(Page)

For years, I had a “put together” living room. It was the room I kept immaculate no matter what, in case someone popped over. Because my hand-me-down couch was 70’s-era brown and orange floral, I spent several minutes each day tucking in and straightening a velour couch cover. I had the matching pillows, a beautiful entertainment center, and the shiny wood piano my husband played. There wasn’t a stray book, paper, or dish to be found.
But the other rooms were a different story. My desk looked like an avalanche of papers and books. My kitchen drawers were crammed with various cooking tools, some of which I hadn’t used since I bought them. My closet was a mishmash of wardrobes consisting of several sizes. Homeschool books and other materials covered every flat surface.
I spent too much time looking for things and trying to organize way too much stuff. I was the master of the dash and stash. Everyone thought I was a well-organized and capable housekeeper, but my messy Marvin tendencies were a problem.
Here’s the irony — because I wasted so much time trying to look like I had it all together, I never actually had it all together. My thinking was as cluttered as the hidden parts of my home.
As long as my thinking was cluttered, my home would be too.
I’ve learned that there are three ways our cluttered thinking prevents us from getting clutter out of our homes:
Comparing Ourselves to Others
Our journey isn’t going to look like another person’s. We all have different reasons we’re overwhelmed with clutter, so our solutions can’t all be exactly the same.

(The request)
Reproduce the passage from the clutter essay above word for word, beginning at "I spent too" and ending after "exactly the same.".

(Source excerpt)
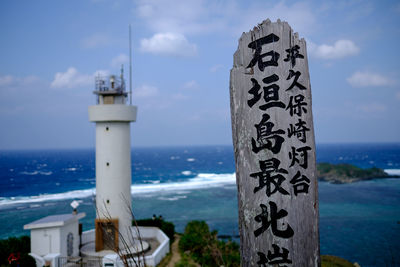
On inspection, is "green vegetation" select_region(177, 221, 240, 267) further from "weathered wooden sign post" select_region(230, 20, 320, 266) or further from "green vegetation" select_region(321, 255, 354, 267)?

(Response)
I spent too much time looking for things and trying to organize way too much stuff. I was the master of the dash and stash. Everyone thought I was a well-organized and capable housekeeper, but my messy Marvin tendencies were a problem.
Here’s the irony — because I wasted so much time trying to look like I had it all together, I never actually had it all together. My thinking was as cluttered as the hidden parts of my home.
As long as my thinking was cluttered, my home would be too.
I’ve learned that there are three ways our cluttered thinking prevents us from getting clutter out of our homes:
Comparing Ourselves to Others
Our journey isn’t going to look like another person’s. We all have different reasons we’re overwhelmed with clutter, so our solutions can’t all be exactly the same.